╭─ The input

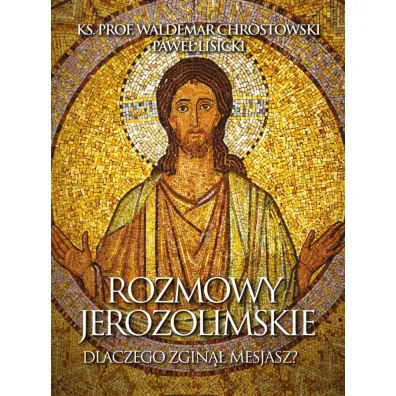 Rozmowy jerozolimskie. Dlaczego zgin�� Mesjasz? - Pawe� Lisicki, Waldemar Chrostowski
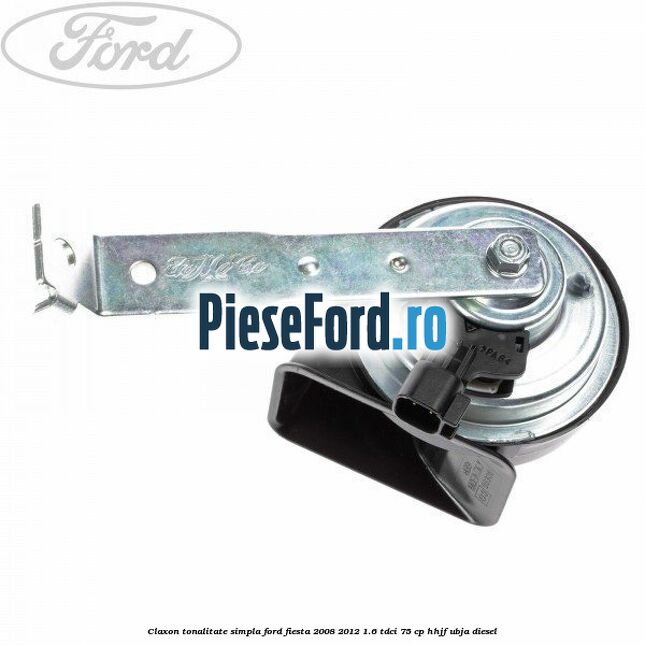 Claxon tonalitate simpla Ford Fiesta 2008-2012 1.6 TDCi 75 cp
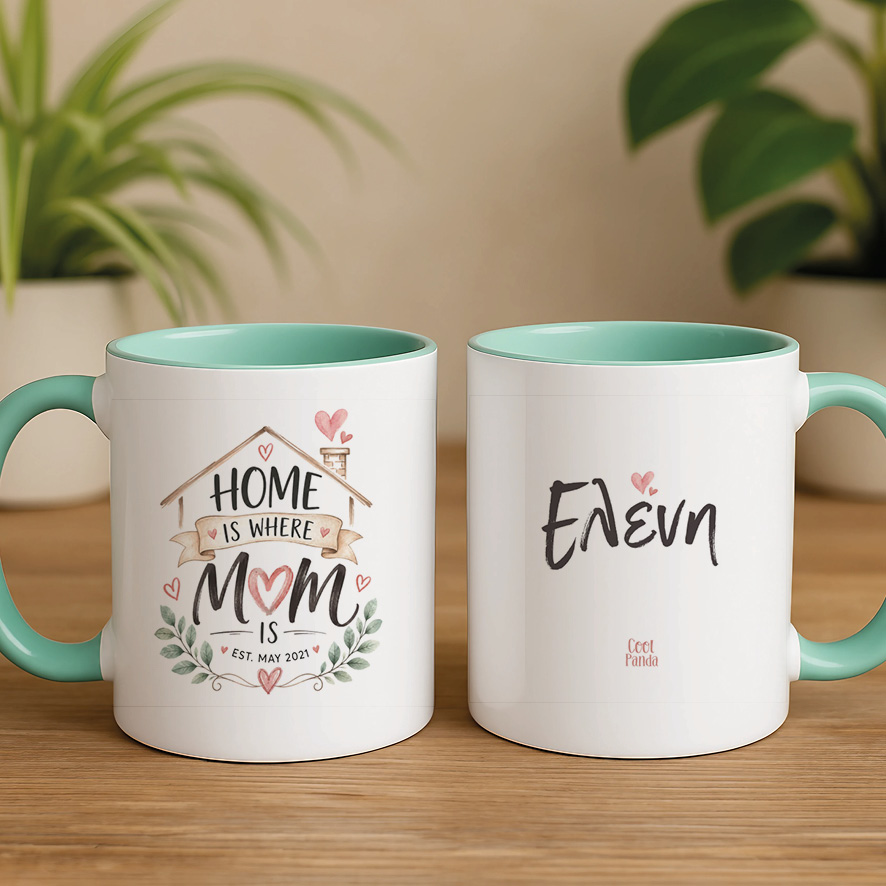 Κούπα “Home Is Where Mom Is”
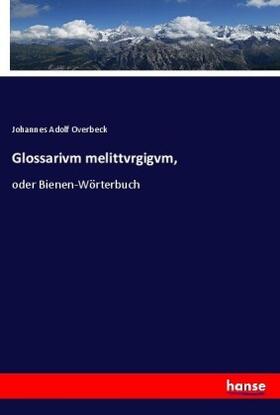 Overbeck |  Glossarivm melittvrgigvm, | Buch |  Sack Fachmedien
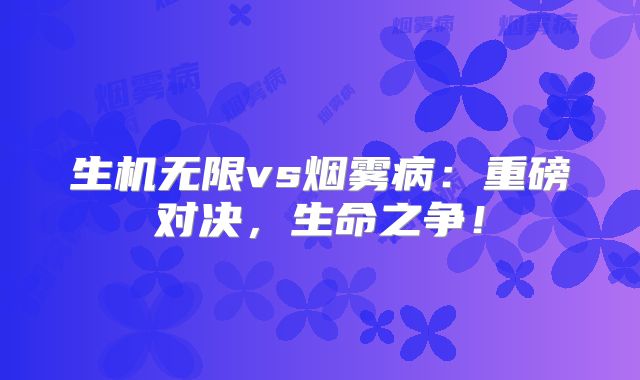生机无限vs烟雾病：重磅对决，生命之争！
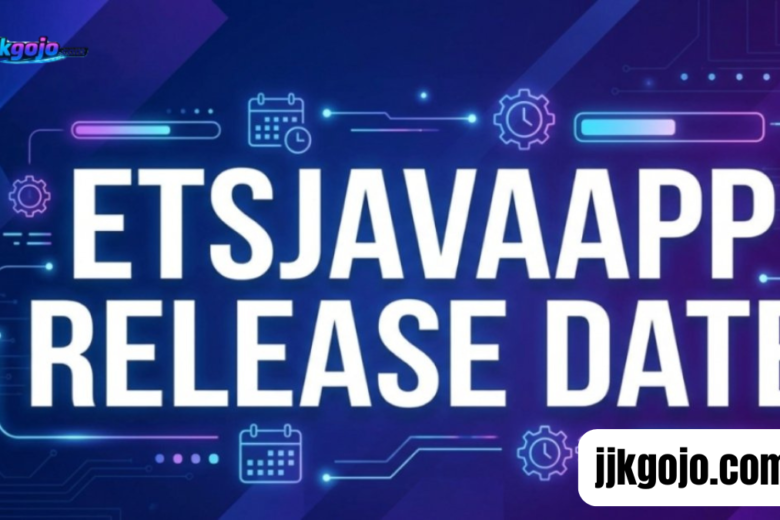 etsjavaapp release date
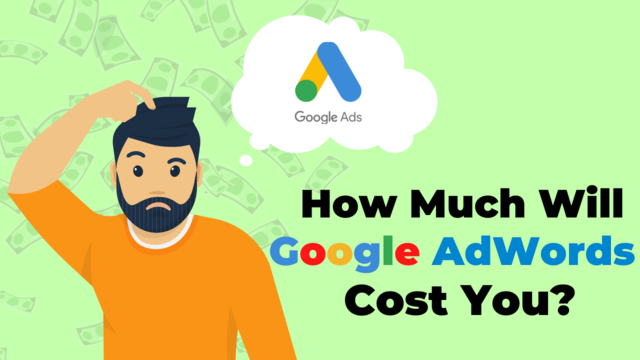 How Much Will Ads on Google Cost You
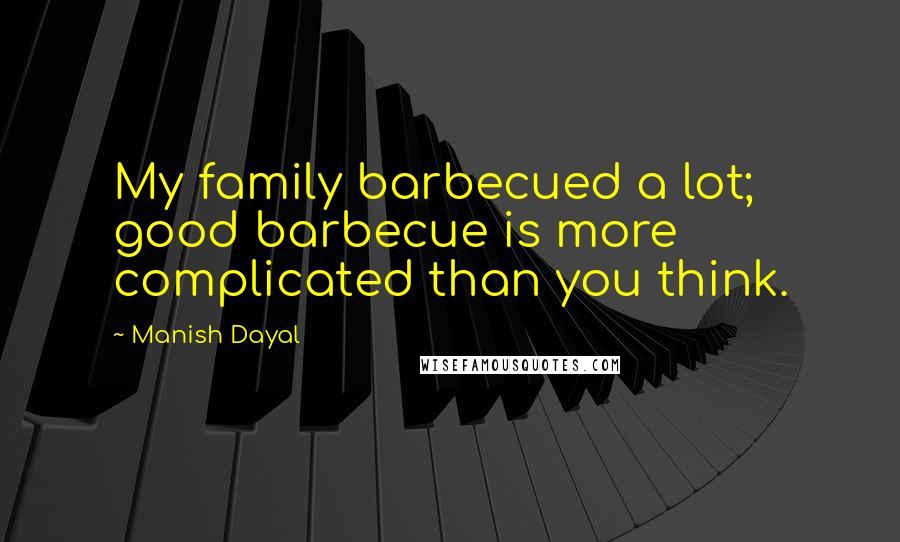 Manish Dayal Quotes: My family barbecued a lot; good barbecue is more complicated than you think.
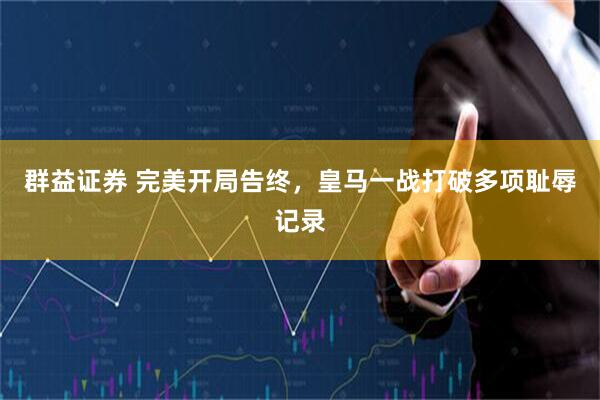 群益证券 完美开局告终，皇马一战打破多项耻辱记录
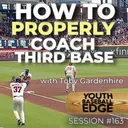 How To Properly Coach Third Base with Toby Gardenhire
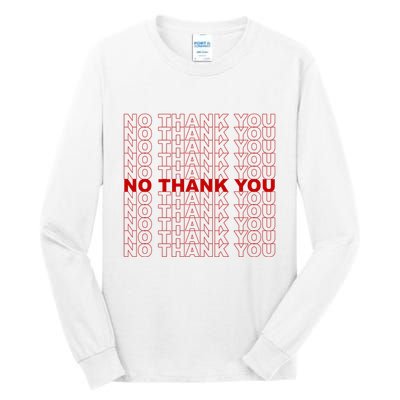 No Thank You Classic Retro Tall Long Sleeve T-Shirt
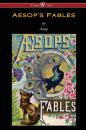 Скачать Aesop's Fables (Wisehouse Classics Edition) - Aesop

╰─

__Task statement__. Please set down the lines from the one with "Manish Dayal Quotes: My" to the end of the entries above, exactly as they are, and drop every picture.

__Answer box__.
 Manish Dayal Quotes: My family barbecued a lot; good barbecue is more complicated than you think.
 群益证券 完美开局告终，皇马一战打破多项耻辱记录
 How To Properly Coach Third Base with Toby Gardenhire
 No Thank You Classic Retro Tall Long Sleeve T-Shirt
 Скачать Aesop's Fables (Wisehouse Classics Edition) - Aesop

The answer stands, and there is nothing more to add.